Am 5. Juli antwortet Celan aus dem schweizerischen Verbier: "Ihr erster Brief, den ich, wenn ich nicht irre, einen Tag vor meiner Abreise aus Paris erhielt, hat mich auch hierher begleitet. Daß ich ihn so lange unbeantwortet ließ, hat seinen Grund einzig darin, daß er mir zu wichtig erschien, als daß ich ihn mit meiner auf Reisen recht geduldlosen Feder hätte beantworten dürfen. Auch heute noch muß ich mir sagen, daß ein Anliegen wie das Ihre, soll es, wie es dies verdient, mit allem Lebensernst aufgenommen werden, an meine Konzentrationsfähigkeit Ansprüche stellt, denen ich, im Augenblick zumindest, nicht ganz gewachsen bin [...] Wenn ich meine Einstellung kurz charakterisieren darf: für mich bleiben diese Dinge, auch heute noch, in ein Dunkel getaucht, tiefer als man es gemeinhin wahrhaben will, ich sehe, wenn ich ehrlich sein soll, keinerlei 'Silberstreifen' am Horizont, Besinnung und Umkehr bleiben, wo sie überhaupt noch angesprochen werden, papierene Wirklichkeit, Vokabel, und dies selbst im Lager derjenigen, die gewillt scheinen, das vor kurzen historischen Augenblicken Geschehene im Gedächtnis zu bewahren [...] Ich will versuchen, es auch anders zu formulieren: ein Oratorium, wie das von Ihnen geplante müßte, für mein Gefühl, zeitlich umfassender (mithin unbegrenzter) gestaltet sein, als man es, auf den ersten Blick, konzipieren mag. Das Jüdische: es hat - erlauben Sie mir, dem Juden (und Nicht-nur-Juden), es so zu formulieren - eine Ewigkeitsdimension. (Und wäre es nur die schier ununterbrochene Untergangsnähe: sie allein würde ausreichen, dies zu bestätigen.)".

An dieser Stelle endet der Brief, den Celan zusammen mit dem zweiten Brief, den er am 25. Juli aus Paris schreibt, an Geraedts schickt: "Sie müssen mich, mit vollem Recht, für einen ganz unmöglichen Menschen halten! Verzeihen Sie dennoch! Ich habe - der beiliegende, nicht zu Ende geschriebene Brief soll es Ihnen zu beweisen versuchen - immer wieder an Ihren Brief gedacht, meine Säumigkeit schreibt sich, so seltsam das auch klingen mag, einzig von der Sorge her, mit meinen Gedanken weit hinter dem zurückzubleiben, was Ihnen am Herzen liegt [...]". Celan sichert Geraedts zu, versuchen zu wollen, "den Text zu schreiben, den Sie von mir erwarten". Anschließend unterbreitet er den Vorschlag eines Treffens und legt Geraedts "das Werk einer bedeutenden jüdischen Dichterin" ans Herz, "die in Stockholm lebt. Es ist das Werk von Nelly Sachs [...]".

Im März des darauffolgenden Jahres kommt es auch zu einer persönlichen Begegnung von Celan und Geraedts in Paris, doch aus der angedachten Zusammenarbeit sollte schlussends nichts werden.

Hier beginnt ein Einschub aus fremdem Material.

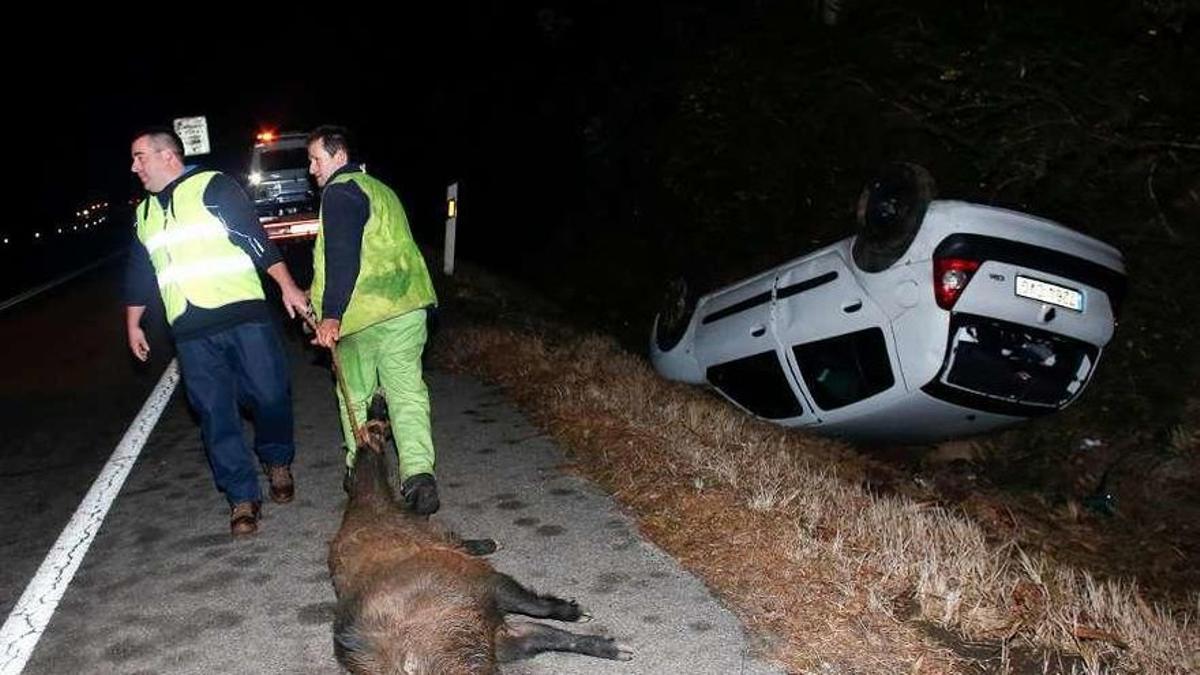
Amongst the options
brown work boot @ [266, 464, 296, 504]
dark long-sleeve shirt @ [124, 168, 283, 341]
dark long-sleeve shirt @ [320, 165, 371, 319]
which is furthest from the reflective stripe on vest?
brown work boot @ [266, 464, 296, 504]

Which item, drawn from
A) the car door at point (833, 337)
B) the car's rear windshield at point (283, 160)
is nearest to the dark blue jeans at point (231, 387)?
the car door at point (833, 337)

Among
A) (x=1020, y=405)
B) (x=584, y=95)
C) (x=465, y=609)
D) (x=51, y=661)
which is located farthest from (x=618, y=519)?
(x=584, y=95)

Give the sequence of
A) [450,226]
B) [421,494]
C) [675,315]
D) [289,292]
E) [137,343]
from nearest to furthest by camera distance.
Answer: [421,494], [289,292], [137,343], [675,315], [450,226]

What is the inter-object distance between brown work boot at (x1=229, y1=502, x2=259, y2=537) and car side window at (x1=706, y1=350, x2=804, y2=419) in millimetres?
4357

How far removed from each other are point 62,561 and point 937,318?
529 centimetres

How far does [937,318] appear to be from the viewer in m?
6.28

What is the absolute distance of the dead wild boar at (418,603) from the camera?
2834 mm

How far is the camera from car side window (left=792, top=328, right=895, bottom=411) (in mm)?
6793

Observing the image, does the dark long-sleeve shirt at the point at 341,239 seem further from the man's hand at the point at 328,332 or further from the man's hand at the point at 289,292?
the man's hand at the point at 289,292

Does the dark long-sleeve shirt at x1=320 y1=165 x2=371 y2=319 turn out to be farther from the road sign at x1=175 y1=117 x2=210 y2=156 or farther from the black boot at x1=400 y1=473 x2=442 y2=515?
Result: the road sign at x1=175 y1=117 x2=210 y2=156

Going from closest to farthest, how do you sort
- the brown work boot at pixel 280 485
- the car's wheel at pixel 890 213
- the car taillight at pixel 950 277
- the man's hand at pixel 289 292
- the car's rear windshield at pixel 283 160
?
the man's hand at pixel 289 292 < the brown work boot at pixel 280 485 < the car taillight at pixel 950 277 < the car's wheel at pixel 890 213 < the car's rear windshield at pixel 283 160

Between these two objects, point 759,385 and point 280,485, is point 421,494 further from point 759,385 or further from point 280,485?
point 759,385

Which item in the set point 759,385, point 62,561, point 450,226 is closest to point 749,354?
point 759,385

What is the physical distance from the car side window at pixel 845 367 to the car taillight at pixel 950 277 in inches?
23.5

Beide Briefe im linken Rand gelocht (keine Textberührung), ein Brief mit einer kleinen Rostspur durch eine Büroklammer. Beiliegend eine ms. Postkarte und ein ms. Brief von Celans Verlag, der Deutschen Verlags-Anstalt, an Geraedts sowie 3 (2 ms. und 1 eh.) Briefe (samt 2 Kuverts) von diesem an Paul Sars, dem Herausgeber des kleinen Briefwechsels von Celan und Geraedts.

References

Paul Celan, Jaap Geraedts. Keinerlei "Silberstreifen" am Horizont. Der Briefwechsel des Dichters mit dem Komponisten. Herausgegeben und kommentiert von Paul Sars (Wien u. a. O, 2013).